● **Work required**: Where a line of the data holds the word "springbok", copy that line.

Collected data
┌──

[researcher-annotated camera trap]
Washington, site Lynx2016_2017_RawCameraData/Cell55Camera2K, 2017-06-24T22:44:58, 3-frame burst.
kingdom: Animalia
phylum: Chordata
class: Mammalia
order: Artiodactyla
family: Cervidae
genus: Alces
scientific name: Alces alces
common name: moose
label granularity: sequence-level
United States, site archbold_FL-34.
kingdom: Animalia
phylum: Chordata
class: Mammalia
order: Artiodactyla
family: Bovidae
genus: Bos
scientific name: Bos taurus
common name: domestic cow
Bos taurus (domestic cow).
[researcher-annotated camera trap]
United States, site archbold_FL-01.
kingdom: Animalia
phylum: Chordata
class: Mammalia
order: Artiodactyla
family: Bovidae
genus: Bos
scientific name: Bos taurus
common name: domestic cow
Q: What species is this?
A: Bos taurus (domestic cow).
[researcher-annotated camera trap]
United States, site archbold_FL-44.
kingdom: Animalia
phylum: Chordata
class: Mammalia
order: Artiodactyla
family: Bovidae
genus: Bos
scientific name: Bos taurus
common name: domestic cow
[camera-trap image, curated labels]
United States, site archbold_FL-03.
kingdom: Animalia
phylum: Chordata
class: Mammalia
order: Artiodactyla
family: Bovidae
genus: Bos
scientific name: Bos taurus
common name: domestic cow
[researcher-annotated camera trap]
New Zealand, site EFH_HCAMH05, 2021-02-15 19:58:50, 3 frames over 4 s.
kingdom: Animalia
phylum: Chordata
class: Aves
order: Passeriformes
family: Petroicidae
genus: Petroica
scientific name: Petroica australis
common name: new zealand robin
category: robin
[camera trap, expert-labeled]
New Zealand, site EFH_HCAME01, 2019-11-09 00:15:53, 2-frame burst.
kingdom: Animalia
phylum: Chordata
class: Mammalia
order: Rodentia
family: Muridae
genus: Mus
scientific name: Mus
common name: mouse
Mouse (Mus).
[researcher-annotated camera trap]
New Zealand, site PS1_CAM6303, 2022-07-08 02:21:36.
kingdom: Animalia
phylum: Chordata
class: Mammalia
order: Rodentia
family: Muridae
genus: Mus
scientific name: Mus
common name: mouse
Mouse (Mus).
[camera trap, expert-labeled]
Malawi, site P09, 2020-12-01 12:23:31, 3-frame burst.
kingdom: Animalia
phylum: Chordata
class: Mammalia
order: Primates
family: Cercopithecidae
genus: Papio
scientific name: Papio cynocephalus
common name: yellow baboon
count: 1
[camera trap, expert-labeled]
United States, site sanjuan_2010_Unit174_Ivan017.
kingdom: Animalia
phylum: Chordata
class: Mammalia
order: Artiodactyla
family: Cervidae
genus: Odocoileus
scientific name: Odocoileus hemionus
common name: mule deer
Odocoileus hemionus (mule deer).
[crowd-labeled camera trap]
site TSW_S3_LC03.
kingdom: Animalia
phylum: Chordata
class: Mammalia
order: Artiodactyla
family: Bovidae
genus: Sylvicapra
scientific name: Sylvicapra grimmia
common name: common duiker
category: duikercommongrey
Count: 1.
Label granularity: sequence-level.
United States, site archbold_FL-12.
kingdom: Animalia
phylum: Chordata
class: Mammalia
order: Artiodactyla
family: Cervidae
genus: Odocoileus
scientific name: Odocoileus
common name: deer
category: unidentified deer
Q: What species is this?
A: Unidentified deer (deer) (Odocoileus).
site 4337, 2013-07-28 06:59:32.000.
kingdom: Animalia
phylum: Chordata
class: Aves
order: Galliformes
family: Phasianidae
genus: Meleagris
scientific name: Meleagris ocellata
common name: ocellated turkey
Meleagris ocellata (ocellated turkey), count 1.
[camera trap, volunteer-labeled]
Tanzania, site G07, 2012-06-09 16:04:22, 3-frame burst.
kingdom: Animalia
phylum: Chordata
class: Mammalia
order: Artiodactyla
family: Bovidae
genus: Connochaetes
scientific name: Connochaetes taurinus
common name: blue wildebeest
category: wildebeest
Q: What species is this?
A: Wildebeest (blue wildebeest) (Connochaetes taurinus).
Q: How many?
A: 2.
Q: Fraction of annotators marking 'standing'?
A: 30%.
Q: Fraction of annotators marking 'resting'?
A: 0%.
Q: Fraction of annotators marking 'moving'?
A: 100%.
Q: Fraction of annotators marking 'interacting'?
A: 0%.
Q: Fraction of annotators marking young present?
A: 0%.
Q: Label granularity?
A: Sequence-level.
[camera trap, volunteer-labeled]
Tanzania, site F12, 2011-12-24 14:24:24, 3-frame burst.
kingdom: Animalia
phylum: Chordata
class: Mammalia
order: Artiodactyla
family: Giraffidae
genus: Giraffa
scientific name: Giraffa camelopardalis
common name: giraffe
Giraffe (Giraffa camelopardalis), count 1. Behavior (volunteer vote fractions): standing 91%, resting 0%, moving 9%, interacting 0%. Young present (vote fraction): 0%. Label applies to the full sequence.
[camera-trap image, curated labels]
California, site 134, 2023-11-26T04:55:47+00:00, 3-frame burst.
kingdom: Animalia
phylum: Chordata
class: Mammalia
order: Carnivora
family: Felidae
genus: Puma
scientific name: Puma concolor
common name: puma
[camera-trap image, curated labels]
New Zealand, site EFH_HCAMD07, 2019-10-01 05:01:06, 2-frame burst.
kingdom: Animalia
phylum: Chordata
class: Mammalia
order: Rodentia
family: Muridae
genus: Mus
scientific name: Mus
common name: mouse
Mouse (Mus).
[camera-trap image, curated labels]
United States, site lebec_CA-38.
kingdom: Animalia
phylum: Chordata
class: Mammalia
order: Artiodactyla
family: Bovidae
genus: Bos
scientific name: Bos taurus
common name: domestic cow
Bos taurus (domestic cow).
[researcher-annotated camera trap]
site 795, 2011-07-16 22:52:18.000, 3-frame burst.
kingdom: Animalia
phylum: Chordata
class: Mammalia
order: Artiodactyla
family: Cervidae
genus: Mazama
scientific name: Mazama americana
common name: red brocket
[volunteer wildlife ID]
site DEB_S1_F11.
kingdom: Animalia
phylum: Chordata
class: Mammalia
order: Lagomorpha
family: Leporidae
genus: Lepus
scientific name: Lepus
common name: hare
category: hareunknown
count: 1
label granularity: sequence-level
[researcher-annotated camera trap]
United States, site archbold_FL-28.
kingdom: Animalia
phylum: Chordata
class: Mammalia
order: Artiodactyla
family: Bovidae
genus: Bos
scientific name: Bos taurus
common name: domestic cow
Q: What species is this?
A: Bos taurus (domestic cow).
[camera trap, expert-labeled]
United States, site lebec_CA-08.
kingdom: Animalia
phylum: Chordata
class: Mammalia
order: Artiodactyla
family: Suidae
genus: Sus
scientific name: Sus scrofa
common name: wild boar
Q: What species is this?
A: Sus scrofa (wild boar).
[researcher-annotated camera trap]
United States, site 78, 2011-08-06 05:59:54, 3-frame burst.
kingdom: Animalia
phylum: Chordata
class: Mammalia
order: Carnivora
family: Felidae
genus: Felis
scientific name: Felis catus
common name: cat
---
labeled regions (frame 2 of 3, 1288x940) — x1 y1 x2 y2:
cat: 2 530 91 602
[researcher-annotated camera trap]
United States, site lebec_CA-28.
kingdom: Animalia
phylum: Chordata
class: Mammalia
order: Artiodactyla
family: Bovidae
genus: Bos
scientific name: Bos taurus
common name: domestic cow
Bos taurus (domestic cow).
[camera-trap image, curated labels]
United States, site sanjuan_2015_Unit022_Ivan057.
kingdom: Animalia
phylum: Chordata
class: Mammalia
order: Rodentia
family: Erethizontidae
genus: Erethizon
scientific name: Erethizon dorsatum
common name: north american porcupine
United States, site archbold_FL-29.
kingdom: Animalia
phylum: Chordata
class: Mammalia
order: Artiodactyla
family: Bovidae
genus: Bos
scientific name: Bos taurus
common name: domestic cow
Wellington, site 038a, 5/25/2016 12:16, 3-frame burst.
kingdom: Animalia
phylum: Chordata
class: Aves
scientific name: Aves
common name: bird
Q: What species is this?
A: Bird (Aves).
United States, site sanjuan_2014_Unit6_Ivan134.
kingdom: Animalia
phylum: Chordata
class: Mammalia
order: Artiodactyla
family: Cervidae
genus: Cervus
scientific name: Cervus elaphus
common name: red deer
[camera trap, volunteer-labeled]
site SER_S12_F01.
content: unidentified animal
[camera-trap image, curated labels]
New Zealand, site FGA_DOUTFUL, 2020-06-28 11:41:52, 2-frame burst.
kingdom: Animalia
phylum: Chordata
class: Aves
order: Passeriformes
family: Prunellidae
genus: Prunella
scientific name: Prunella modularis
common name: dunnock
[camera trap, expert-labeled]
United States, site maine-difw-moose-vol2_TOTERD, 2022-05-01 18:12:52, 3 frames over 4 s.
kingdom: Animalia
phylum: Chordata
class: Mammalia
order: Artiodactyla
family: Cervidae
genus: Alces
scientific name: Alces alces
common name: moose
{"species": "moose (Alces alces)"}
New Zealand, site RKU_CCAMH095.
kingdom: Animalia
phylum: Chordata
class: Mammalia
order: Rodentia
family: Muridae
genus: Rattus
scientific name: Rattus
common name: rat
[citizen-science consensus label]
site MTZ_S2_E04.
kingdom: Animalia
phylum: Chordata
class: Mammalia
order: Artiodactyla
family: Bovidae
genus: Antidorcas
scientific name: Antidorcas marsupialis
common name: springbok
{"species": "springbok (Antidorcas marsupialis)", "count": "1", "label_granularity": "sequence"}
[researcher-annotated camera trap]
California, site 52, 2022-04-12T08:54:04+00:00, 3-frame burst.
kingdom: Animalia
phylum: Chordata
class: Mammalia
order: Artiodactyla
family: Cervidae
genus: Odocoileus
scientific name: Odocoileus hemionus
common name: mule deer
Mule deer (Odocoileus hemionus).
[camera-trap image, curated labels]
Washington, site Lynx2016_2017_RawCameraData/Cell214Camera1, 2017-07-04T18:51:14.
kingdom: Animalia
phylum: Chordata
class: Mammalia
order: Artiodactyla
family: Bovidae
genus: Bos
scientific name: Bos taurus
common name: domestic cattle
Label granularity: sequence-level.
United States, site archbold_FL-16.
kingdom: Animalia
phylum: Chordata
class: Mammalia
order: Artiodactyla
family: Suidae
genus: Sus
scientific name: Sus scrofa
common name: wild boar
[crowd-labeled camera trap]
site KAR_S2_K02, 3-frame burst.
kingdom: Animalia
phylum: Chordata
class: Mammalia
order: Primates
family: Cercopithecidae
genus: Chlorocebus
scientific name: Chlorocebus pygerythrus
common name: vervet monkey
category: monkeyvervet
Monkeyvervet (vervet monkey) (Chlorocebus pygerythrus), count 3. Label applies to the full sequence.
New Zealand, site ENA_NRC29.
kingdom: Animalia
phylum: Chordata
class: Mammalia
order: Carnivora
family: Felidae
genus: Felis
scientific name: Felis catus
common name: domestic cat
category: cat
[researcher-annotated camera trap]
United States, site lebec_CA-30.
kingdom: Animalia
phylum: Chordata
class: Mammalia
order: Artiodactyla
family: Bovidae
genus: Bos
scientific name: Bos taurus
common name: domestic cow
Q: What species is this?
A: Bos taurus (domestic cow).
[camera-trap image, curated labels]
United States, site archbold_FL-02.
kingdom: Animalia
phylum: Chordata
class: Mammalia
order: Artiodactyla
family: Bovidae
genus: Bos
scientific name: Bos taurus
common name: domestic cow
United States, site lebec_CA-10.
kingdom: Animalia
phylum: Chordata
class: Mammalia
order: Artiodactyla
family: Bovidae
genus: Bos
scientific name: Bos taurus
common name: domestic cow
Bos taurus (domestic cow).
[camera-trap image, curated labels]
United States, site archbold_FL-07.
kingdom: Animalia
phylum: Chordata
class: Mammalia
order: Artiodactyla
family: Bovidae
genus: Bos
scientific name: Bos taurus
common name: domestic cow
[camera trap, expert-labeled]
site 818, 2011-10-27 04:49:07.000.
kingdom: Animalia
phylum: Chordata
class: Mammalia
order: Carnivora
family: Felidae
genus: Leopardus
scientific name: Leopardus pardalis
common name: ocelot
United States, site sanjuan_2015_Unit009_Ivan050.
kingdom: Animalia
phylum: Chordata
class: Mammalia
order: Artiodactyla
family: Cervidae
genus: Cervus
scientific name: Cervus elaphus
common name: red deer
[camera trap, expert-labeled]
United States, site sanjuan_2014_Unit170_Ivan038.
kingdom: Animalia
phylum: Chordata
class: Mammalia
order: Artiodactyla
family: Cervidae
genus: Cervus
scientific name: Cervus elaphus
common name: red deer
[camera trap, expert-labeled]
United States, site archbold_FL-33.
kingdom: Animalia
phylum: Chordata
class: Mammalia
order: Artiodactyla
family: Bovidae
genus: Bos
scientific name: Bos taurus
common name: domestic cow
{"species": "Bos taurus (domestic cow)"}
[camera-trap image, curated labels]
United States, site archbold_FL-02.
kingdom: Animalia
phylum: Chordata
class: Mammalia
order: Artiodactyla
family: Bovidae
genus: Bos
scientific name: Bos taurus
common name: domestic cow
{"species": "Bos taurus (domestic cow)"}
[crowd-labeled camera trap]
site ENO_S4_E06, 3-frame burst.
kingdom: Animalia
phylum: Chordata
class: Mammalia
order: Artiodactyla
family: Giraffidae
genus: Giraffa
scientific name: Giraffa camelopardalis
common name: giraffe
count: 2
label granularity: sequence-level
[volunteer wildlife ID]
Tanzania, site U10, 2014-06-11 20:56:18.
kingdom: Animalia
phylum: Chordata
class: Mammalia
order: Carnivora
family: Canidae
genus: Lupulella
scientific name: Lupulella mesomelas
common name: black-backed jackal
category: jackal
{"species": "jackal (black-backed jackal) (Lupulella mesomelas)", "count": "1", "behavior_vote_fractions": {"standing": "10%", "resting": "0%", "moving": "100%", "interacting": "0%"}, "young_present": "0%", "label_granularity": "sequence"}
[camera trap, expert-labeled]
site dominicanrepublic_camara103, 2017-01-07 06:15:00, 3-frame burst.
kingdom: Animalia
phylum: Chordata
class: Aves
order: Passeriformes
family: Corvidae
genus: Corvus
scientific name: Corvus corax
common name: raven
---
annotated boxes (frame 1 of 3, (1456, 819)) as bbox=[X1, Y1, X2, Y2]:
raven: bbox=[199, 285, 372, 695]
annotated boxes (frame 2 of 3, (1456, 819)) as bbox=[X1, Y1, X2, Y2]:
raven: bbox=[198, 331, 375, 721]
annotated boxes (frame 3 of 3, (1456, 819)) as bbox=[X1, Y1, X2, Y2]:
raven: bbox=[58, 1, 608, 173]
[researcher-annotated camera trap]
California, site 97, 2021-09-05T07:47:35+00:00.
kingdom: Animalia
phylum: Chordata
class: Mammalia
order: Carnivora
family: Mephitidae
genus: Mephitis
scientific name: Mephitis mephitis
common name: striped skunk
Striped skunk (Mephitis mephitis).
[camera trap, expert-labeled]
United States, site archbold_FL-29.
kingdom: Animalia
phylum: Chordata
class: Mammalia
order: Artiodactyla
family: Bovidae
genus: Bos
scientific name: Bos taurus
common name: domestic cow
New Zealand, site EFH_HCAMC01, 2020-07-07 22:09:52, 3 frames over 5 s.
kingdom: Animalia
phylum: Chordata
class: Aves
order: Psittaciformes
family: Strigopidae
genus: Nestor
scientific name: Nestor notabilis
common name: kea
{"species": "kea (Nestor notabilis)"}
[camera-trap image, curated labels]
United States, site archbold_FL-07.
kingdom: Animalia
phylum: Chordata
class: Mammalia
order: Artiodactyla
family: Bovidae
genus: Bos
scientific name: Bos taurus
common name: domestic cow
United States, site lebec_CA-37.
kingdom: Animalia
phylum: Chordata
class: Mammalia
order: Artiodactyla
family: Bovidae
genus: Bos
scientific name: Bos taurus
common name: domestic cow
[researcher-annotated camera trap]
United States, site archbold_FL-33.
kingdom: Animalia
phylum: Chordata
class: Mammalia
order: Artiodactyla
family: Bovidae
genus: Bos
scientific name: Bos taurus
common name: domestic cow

└──

● **Answer to this exercise**:
common name: springbok
{"species": "springbok (Antidorcas marsupialis)", "count": "1", "label_granularity": "sequence"}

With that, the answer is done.